施設の外では日が暮れようとしていました。

こうして5人のこどもたちはハートアップ バリッチャとして世の中の困りごとを助ける活動を始めたのでした。





ーーーーーーーー表には書かない裏設定ーーーーー

夜、所長室で所長と職員さんが話をしています。所長は窓を少し開けて、空気の入れ替えをすると職員さんに向かって言いました。

所長

「ふぅ・・・なにもしないほうがあの子達にとっては幸せだったかもしれないな」

職員さん

「これからの命運が彼らの肩にかかってしまうというのは、可愛そうな気がしますね。」

所長

「人間はだれも同じではないからな。能力があるものの責務だよ。凡人なら世の中に対して文句をいっていればいいだけだ。しかし上に立つものは責任を背負わなければならない。」

職員さん

「なにもあの子たちがそれを背負わなくても・・・」

所長

「だれかがやらなければならない。そのことは君もわかっているだろう。もう歯車は動き出してしまったんだ。いまさら後戻りはできんさ。スーパーヒーローの役割だよ。」

職員さん

「彼らはこれから命を削っていくことになる・・・命はいつ尽きるかわからない。残酷ですね」

所長

「能力と引き換えに命を差し出しているのだ。平等だよ。それに長く生きていれば良いというわけではないことは君も承知しているだろう。それに現実問題として彼ら以外にスーツを着れるものはいない。仕方ないさ。」

所長は窓に向かって歩いていき、窓を閉めました。

「また明日から忙しくなる。今日はもう休もう。」

閉められた窓の外には、なんとドルフィンちゃんが夜の虫の声を聞きに散歩にでていたのです。所長達の話は全部ドルフィンちゃんには聞えていました。
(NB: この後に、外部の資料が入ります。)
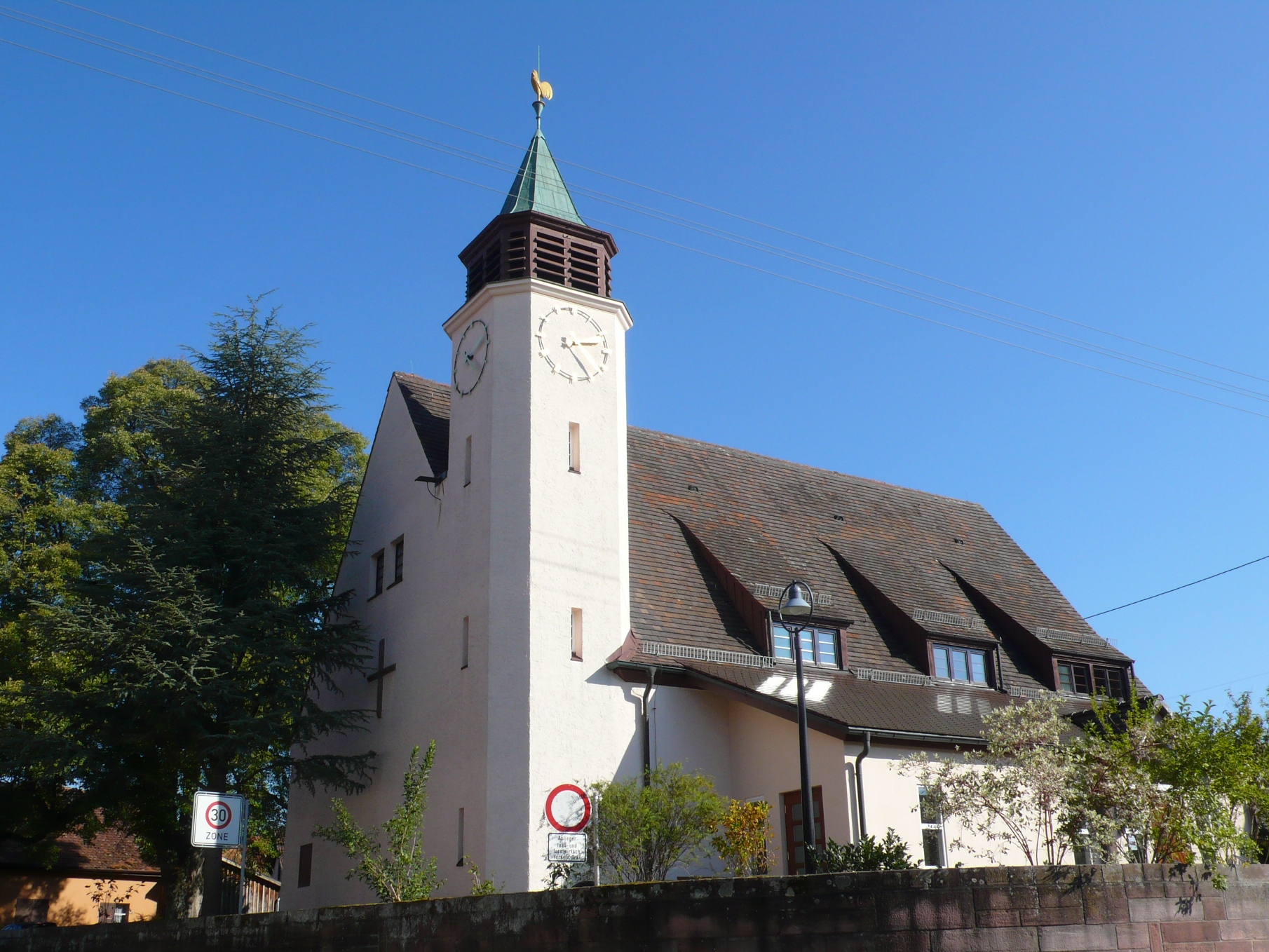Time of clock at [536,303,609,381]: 2:24
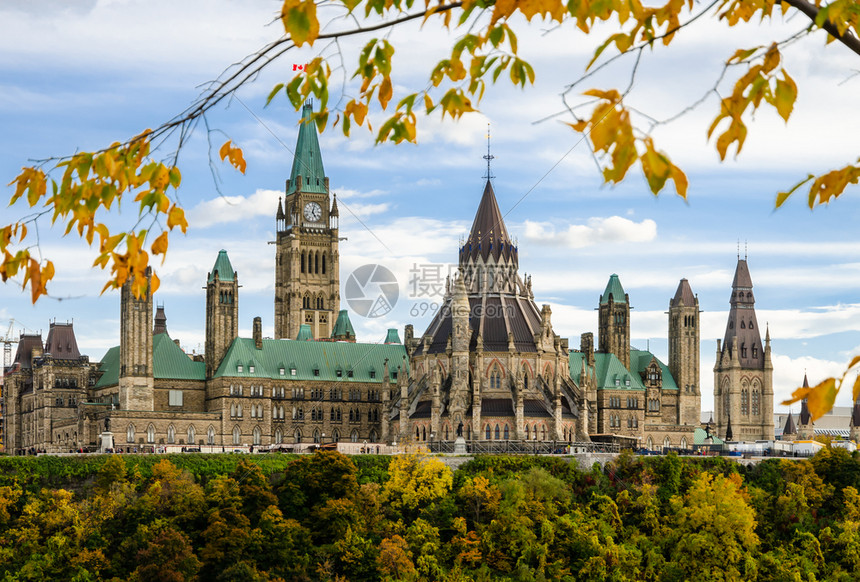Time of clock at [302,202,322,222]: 5:02
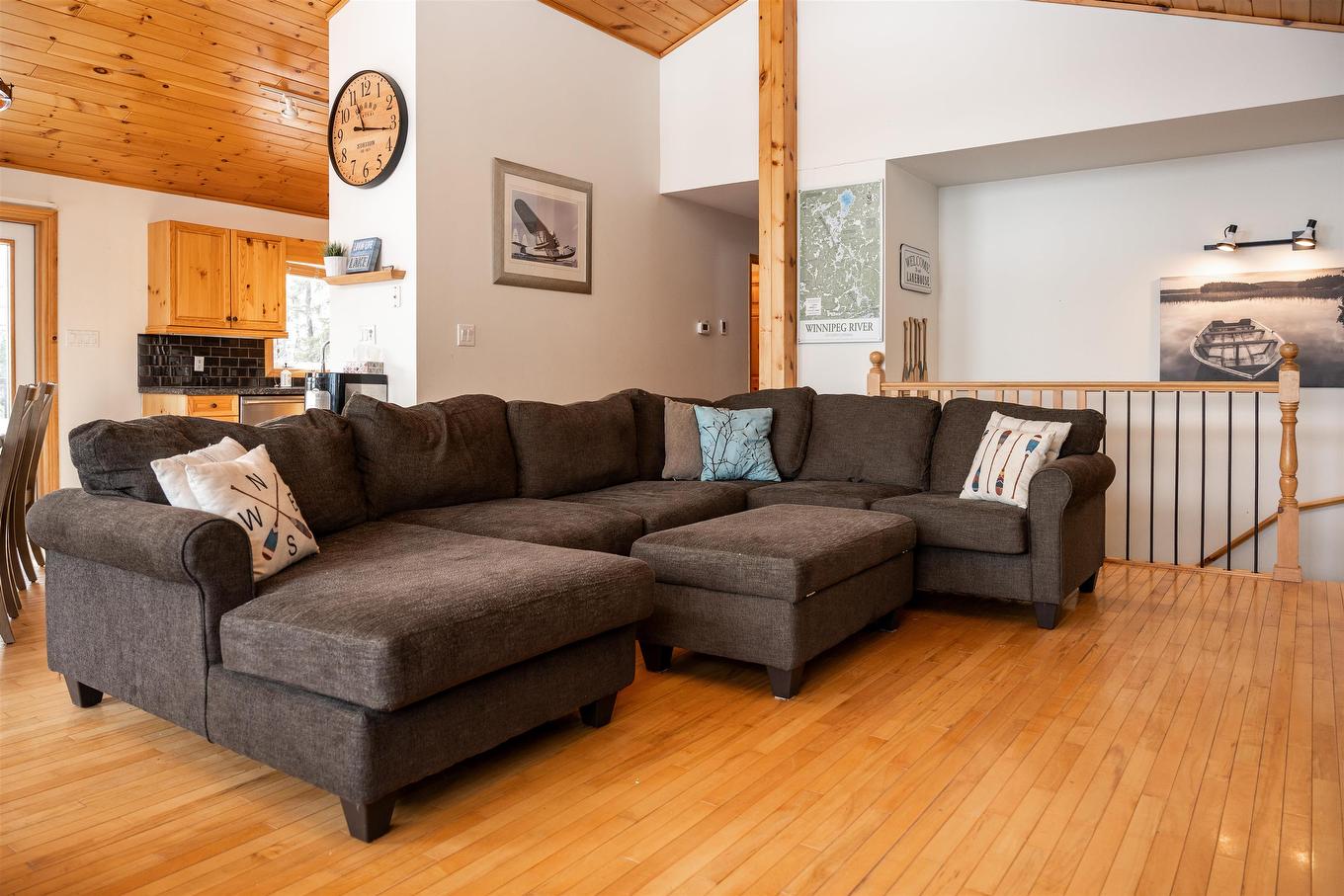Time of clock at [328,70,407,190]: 11:16
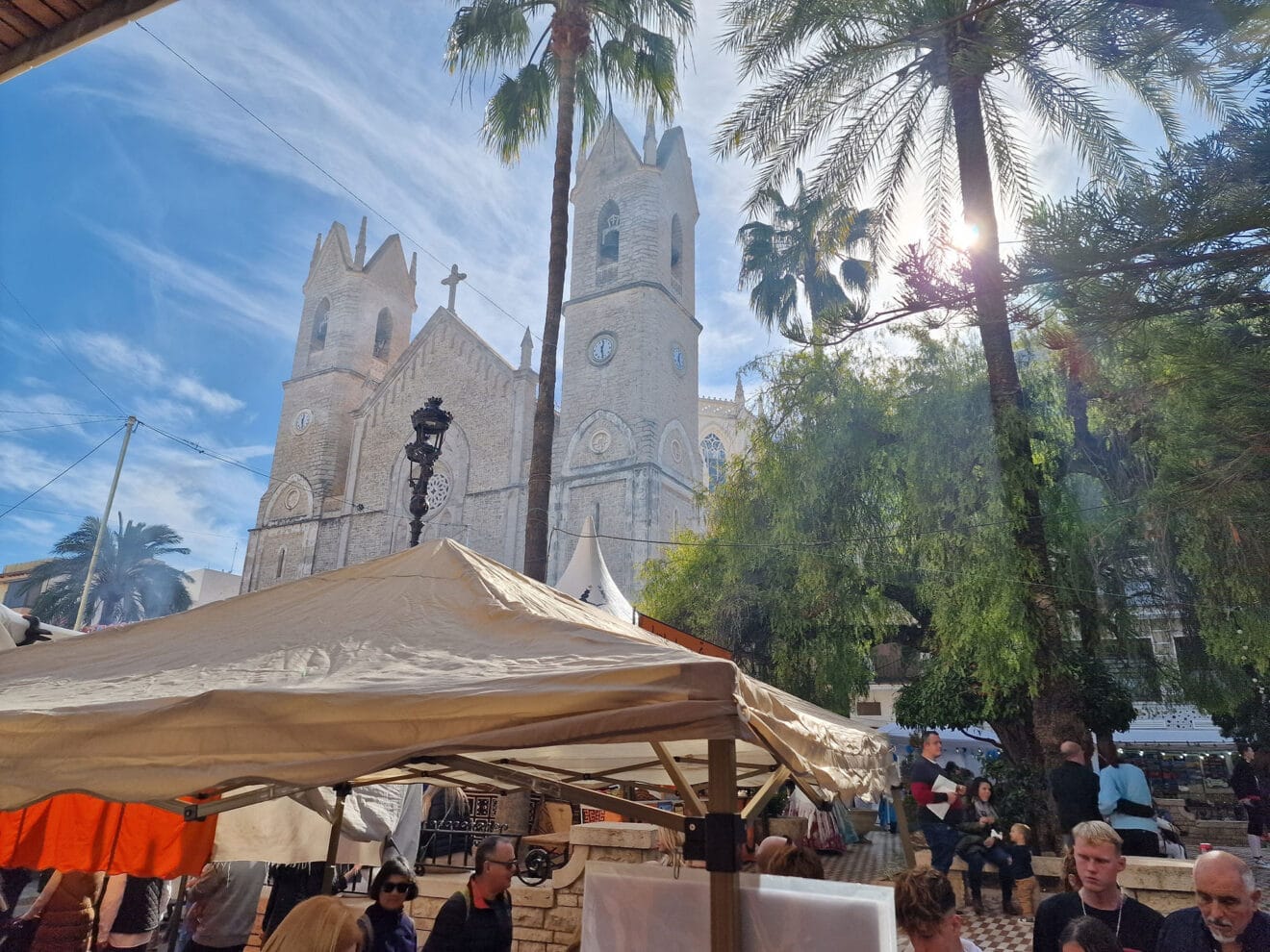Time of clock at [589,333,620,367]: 12:27
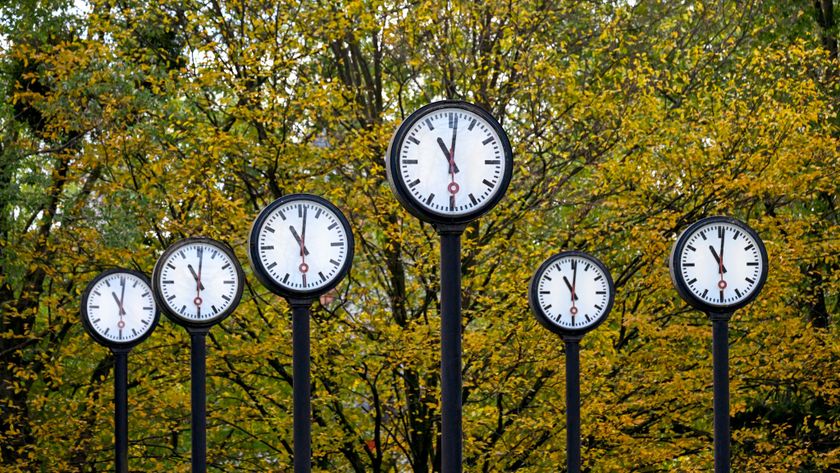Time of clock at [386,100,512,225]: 11:01
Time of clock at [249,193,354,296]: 11:01
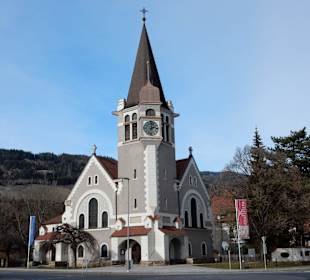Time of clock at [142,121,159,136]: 2:01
所長も職員さんもドルフィンちゃんがいることには気付いていませんでした。

リーン、リーン、リーン、草むらからコオロギの鳴き声が聞えてきます。

うつむいていたドルフィンちゃんは一言

「今日は疲れたなぁ・・・早く寝よう・・・」

とつぶやくと白い杖をつきながら、自分の部屋に戻っていきました。